→ ФРАГМЕНТ СТРАНИЦЫ:
· · · · ·

Как и у Вэнса, в мире Вулфа достаточно развитая наука неотличима от магии, с одной важной оговоркой: магии как таковой в «Книге…» нет вообще (максимум – «экстрасенсорные способности»), и подлинные чудеса имеют прямое отношение к метафизике, а не волшебству, что бы ни понимали под этим словом[8].
Тут и начинаются проблемы перевода: мир, где происходит действие «Книги…» (его обитатели, как правило, не используют слово «планета»), называется Urth, что по произношению совпадает с Earth – «Земля». Стало быть, «Зимля» или что-то в этом роде. Но две другие планеты той же системы именуются Верданди и Скульд, а значит, Urth – это Урд, третья норна, богиня судьбы в германо-скандинавской мифологии. Оба значения, увы, никак не передать, и в этом издании мы выбрали второе, поскольку любой читатель довольно скоро понимает, о какой именно планете идет речь. Призовые очки тому, кто раньше всех догадается, на каком континенте живет Севериан.
Но вернемся к повести. Финал ее должен был стать совсем иным, нежели в «Книге…», но Вулф до него так и не добрался: ему казалось, что придуманный им мир заслуживает большего внимания, а значит, Севериана сто́ит отправить в странствие.
К тому времени, когда автор вместе с героем дошел до стены города Несс, книга по объему уже равнялась среднему роману. «Вместо того чтобы закруглить сюжет, я начал с полдюжины новых – и не меньше Севериана был изумлен появлением Доркас. Розы возникают в моих историях, независимо от того, сажал я их там или нет, и уже с первых глав они росли в трещинах несских стен… Очень хорошо. Я напишу трилогию».

· · · · ·

→ ИСХОДНЫЕ ДАННЫЕ:
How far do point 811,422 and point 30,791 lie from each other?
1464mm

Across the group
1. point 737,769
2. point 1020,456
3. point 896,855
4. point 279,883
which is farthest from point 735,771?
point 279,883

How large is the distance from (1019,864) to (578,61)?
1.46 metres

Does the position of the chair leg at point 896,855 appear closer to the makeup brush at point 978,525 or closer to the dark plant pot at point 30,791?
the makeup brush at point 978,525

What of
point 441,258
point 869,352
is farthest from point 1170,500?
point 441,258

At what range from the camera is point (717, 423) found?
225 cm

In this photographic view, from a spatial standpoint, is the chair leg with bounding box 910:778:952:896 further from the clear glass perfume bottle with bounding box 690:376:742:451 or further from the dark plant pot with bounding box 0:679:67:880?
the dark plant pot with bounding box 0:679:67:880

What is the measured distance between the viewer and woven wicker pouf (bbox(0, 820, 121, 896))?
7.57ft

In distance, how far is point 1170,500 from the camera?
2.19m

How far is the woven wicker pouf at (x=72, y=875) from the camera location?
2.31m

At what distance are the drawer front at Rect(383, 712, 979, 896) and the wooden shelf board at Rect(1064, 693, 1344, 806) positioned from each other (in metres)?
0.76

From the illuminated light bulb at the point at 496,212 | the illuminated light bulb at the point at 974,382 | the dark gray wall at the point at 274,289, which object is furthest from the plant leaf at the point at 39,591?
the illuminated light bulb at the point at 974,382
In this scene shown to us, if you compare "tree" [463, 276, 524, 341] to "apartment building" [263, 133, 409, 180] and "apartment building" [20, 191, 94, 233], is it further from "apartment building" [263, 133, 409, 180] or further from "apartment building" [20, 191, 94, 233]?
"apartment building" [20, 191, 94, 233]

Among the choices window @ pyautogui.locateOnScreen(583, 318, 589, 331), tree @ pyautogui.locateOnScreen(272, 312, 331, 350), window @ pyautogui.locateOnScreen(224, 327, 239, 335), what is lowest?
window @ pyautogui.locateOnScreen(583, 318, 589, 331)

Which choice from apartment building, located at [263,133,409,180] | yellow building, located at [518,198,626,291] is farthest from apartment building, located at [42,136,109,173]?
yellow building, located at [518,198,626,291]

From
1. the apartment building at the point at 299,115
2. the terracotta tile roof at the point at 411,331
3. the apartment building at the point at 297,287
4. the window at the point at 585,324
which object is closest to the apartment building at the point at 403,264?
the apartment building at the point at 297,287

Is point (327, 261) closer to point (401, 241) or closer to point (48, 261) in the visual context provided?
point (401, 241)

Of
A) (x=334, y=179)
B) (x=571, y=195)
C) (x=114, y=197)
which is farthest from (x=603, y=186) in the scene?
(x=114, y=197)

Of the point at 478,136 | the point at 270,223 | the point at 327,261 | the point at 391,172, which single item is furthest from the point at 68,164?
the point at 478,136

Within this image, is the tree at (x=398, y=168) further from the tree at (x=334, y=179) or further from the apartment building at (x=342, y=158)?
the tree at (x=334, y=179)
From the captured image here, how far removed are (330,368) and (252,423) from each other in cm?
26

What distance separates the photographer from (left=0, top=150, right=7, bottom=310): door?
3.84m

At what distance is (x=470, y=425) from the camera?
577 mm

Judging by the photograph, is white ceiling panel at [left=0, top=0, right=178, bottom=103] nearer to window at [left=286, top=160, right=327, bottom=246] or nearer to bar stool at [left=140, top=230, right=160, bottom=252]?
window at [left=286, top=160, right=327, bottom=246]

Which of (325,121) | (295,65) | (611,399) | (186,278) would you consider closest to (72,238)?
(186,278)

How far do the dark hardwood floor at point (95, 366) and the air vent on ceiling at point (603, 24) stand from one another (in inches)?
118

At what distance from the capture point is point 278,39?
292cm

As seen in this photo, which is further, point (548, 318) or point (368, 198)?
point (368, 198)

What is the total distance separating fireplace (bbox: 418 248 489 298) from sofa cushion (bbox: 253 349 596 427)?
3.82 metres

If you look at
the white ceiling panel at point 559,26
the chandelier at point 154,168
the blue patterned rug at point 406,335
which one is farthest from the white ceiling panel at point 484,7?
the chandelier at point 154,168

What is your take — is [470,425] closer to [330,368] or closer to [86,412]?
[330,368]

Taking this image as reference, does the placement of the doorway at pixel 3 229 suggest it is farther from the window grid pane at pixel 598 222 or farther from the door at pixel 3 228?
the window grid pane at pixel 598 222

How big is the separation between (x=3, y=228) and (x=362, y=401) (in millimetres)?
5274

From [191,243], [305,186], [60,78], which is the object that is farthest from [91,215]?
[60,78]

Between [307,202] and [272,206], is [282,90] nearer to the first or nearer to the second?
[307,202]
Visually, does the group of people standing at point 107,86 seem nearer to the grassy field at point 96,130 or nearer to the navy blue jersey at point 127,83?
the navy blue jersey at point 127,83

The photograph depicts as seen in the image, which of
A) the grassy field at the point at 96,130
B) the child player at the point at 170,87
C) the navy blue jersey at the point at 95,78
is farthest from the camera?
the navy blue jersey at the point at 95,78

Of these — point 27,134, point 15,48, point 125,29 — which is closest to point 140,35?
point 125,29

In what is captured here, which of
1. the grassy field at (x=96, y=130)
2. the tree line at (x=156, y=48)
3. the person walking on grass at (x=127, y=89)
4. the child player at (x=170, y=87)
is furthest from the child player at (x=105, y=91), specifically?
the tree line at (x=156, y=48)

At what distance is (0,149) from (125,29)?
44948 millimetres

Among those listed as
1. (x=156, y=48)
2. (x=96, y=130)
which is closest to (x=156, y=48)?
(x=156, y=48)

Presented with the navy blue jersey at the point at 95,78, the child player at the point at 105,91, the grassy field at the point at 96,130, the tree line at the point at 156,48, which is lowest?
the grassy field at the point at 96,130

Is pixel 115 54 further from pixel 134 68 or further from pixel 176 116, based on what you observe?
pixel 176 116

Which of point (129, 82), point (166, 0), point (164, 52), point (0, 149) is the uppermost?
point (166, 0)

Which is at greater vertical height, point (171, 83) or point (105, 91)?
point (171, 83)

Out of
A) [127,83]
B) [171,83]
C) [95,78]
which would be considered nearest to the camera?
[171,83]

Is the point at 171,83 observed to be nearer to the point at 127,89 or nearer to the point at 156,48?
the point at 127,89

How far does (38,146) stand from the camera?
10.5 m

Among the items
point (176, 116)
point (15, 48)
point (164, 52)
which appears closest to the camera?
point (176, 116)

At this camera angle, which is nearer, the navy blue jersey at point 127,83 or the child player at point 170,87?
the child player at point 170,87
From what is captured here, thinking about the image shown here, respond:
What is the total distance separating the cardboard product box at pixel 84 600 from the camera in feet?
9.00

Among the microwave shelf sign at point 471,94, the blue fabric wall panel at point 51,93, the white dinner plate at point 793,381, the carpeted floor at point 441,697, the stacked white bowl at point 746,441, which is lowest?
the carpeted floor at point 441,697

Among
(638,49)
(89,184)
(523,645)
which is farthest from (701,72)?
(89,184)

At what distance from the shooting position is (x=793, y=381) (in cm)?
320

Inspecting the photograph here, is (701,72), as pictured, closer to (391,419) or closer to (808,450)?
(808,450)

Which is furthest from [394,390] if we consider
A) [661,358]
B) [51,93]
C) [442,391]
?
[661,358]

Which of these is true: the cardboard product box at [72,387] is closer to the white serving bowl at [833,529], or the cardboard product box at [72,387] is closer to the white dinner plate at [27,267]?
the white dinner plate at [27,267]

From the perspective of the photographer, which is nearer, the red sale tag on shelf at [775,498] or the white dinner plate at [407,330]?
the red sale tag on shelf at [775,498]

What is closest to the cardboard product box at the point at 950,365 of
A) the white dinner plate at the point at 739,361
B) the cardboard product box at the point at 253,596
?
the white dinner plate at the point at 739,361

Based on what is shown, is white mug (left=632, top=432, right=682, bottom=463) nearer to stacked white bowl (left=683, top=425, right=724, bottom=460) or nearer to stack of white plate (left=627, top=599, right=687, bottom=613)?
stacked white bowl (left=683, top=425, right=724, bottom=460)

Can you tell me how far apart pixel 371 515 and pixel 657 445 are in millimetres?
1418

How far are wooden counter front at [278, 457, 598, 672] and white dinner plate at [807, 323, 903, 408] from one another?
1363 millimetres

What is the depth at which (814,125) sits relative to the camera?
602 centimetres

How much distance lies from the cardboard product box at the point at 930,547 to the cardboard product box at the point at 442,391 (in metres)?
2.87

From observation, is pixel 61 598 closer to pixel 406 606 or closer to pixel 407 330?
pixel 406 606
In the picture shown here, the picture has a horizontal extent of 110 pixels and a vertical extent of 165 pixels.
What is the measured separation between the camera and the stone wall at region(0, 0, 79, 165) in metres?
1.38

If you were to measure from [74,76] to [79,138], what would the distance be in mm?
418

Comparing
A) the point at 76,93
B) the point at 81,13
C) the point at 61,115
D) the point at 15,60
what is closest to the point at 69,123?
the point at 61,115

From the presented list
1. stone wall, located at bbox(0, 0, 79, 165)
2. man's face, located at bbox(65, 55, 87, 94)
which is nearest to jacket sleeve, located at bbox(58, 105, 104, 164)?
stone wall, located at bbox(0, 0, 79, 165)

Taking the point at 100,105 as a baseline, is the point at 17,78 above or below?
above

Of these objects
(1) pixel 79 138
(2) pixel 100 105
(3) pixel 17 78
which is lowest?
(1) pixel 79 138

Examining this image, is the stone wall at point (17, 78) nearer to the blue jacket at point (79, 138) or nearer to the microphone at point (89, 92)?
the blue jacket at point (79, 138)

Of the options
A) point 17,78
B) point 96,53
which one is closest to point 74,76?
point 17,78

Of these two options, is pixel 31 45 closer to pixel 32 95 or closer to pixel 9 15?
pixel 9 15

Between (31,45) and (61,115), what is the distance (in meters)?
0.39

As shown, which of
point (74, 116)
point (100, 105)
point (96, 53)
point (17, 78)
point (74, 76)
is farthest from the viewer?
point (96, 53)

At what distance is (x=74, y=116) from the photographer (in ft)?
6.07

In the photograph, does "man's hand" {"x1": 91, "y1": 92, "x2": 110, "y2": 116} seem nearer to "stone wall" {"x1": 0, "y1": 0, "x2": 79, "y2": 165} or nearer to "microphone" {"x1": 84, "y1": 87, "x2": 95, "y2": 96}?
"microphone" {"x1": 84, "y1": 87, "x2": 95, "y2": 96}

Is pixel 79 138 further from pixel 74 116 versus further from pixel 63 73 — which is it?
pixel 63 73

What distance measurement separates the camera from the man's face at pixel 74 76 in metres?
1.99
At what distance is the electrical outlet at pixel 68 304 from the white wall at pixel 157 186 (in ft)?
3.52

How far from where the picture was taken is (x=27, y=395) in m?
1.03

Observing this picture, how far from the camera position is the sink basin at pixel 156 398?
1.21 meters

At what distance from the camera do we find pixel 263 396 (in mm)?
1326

· · · · ·

→ СПИСОК ЗАДАЧ:
**1.** Перепишите записи без изменений, начиная с их первой строки и заканчивая строкой, в которой стоит «1.46 metres», включительно.
**2.** Продолжите фрагмент о «Книге…» Вулфа и ее переводе, начав сразу после его последнего предложения.

→ СПИСОК ОТВЕТОВ:
**1.**
How far do point 811,422 and point 30,791 lie from each other?
1464mm

Across the group
1. point 737,769
2. point 1020,456
3. point 896,855
4. point 279,883
which is farthest from point 735,771?
point 279,883

How large is the distance from (1019,864) to (578,61)?
1.46 metres

**2.**
Через три с лишним года трилогия была вчерне закончена, но третий том оказался куда больше предыдущих. Вулф попросил своего литагента Вирджинию Кидд спросить редактора Дэвида Хартвелла из Pocket Books, как он отнесется к такому неравновесию. «Она смягчила его ответ, но, подозреваю, тот был непечатным». По счастью для Вулфа, он заранее продумал запасной вариант: разделить последний том на два и расширить оба. Против тетралогии Хартвелл ничего не имел, и Вулф принялся за дело. Когда все четыре тома прошли две черновые стадии, он стал доводить до ума каждый из них последовательно, и в результате «Цитадель Автарха», например, была опубликована в пятой редакции. Так что, если вам, читатель, что-то покажется лишним или непонятным, будьте уверены: это замысел, а не авторский недосмотр.
Но приключения «Книги…» не окончились. Многих сбивает с толку ее финал; в недоумение пришел и Хартвелл. Он потребовал, чтобы Вулф написал еще абзац-другой и рассказал, чем же все, черт побери, кончилось. Вулф справедливо полагал, что абзаца-другого не хватит и вообще – история, которую он хотел рассказать, уже завершена. Какое-то время редактор и автор орали друг на друга (по крайней мере, если верить Вулфу), а потом решили, что первый напечатает «Книгу…» как она есть, а второй со временем напишет продолжение.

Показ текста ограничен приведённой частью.